Air Force ADP

Millions Can Be Saved If Automated Technical Order System Is Discontinued Gao ID: IMTEC-90-72 August 23, 1990

Pursuant to a congressional request, GAO reviewed the cost-effectiveness of the Air Force Logistics Command's (AFLC) Automated Technical Order System (ATOS), focusing on whether: (1) continued operation of ATOS would be cost-effective; and (2) further expenditures to enhance the system are warranted.
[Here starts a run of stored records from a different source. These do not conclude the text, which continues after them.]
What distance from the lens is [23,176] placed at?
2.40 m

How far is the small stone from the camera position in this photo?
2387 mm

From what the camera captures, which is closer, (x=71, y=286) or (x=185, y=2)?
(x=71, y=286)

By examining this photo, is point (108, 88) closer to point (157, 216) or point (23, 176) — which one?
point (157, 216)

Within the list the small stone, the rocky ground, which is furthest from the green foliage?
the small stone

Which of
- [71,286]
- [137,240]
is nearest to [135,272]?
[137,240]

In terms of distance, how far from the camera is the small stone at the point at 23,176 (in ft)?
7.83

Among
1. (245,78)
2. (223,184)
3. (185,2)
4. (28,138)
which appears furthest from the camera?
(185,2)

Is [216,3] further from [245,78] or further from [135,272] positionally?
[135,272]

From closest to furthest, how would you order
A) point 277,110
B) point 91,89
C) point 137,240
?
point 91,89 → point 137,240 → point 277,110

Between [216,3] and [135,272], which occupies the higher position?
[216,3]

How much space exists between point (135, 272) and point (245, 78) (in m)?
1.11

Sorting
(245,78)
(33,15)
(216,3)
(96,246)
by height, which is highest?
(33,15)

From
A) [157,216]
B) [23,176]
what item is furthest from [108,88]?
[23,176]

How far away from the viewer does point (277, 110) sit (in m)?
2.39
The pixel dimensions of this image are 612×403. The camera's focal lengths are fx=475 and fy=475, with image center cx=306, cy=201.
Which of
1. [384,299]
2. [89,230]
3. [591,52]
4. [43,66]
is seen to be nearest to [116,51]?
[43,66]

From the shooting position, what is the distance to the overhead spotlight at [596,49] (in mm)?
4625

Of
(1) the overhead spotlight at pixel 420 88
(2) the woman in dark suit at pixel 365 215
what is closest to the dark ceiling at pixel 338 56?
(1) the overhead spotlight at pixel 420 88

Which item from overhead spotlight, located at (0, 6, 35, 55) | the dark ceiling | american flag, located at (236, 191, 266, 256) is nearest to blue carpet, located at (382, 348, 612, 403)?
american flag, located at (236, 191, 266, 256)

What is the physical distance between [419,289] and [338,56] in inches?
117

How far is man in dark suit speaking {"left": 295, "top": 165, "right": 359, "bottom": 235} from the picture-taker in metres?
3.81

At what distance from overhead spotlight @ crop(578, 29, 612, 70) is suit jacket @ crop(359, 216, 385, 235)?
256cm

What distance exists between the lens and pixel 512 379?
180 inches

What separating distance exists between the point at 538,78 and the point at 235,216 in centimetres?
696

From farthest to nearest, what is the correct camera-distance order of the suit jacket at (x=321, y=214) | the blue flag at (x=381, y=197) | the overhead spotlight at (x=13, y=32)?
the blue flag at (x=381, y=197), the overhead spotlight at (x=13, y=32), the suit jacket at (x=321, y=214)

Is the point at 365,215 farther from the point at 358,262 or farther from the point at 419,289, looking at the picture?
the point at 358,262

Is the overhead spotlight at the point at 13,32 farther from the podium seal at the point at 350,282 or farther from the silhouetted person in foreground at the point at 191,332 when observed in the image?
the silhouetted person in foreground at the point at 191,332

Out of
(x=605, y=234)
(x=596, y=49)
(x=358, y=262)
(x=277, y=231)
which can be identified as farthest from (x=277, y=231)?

GAO found that: (1) using ATOS to revise technical orders was not cost-effective, since AFLC rarely used ATOS and the system was costly; (2) high ATOS operating costs were due to high hardware maintenance and operations personnel costs; (3) the Air Force used ATOS for 3 percent of its technical order revisions; (4) AFLC overestimated the number of technical order page revisions ATOS and contractors would make, primarily because it based the estimate on the number of revisions weapons systems contractors made, but such contractors worked with developing systems requiring excessive changes; (5) AFLC estimated that it would need to revise between 346,000 and 460,000 pages per year, but during 1989, it used only 59,407 of the 234,798 pages it revised; (6) ATOS cost AFLC about $5 million annually, over six times more than overflow contractors; (7) AFLC contended that ATOS would be more cost-effective as the number of technical orders revised increased, but to increase productivity AFLC would have to continue building the database and increase ATOS unit staffing; (8) AFLC estimated that ATOS database completion would cost $100 million, and requested $25 million annually; (9) AFLC further contended that the ATOS database could eventually be used for the Air Force Technical Order Management System (AFTOMS), but AFTOMS is still in its early concept development phase; and (10) AFLC expected that future data-entry technology advances could significantly reduce data-entry costs.